____ Given records
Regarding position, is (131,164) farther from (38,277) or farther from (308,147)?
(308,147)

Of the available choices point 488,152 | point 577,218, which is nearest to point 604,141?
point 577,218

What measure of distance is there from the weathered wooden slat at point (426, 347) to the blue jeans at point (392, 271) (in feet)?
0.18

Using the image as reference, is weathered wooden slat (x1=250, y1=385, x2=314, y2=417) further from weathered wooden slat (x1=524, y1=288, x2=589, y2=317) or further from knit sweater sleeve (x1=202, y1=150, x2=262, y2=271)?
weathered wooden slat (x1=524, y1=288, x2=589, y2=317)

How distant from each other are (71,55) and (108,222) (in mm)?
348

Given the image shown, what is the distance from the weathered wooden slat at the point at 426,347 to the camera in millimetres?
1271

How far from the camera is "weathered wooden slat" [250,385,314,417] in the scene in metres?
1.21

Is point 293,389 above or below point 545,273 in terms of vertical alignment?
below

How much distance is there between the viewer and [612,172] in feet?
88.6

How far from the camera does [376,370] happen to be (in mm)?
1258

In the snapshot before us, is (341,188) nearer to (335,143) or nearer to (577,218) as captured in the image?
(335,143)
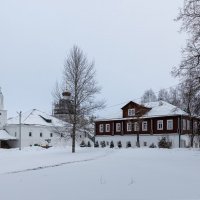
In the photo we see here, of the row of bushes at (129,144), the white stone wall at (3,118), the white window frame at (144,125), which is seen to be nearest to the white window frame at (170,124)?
the row of bushes at (129,144)

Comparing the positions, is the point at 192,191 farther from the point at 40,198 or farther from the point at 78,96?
the point at 78,96

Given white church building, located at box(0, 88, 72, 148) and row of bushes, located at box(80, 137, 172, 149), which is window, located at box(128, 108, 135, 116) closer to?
row of bushes, located at box(80, 137, 172, 149)

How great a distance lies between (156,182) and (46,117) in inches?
3136

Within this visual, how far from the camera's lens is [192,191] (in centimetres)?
1421

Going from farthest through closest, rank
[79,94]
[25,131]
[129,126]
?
[25,131]
[129,126]
[79,94]

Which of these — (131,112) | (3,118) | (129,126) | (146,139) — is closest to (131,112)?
(131,112)

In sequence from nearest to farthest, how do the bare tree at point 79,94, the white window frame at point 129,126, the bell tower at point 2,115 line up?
the bare tree at point 79,94, the white window frame at point 129,126, the bell tower at point 2,115

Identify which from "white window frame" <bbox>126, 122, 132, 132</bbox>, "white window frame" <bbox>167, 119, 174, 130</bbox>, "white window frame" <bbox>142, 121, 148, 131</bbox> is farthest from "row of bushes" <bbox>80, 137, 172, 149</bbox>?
"white window frame" <bbox>142, 121, 148, 131</bbox>

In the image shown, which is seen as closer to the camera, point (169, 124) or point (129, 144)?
point (169, 124)

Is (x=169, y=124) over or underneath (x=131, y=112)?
underneath

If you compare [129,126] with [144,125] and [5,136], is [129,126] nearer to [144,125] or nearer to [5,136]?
[144,125]

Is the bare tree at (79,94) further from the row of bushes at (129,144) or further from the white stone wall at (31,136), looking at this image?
the white stone wall at (31,136)

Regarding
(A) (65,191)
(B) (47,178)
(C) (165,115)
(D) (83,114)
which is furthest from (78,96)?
(A) (65,191)

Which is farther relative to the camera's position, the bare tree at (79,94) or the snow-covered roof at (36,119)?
the snow-covered roof at (36,119)
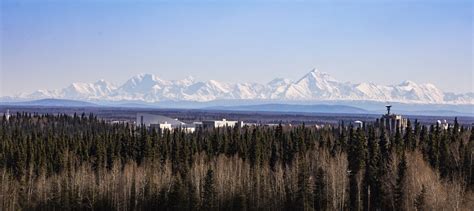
________
#### Task brief
Locate each of the lines above that contains the string "feet" and copy every such line in full. Treat uppercase and lowercase letters as distinct.

#### Result for this task
What measure of distance is there from the weathered wooden slat at point (426, 347) to the blue jeans at point (392, 271) (in feet)?
How much distance is there between the viewer and [612,172] in feet?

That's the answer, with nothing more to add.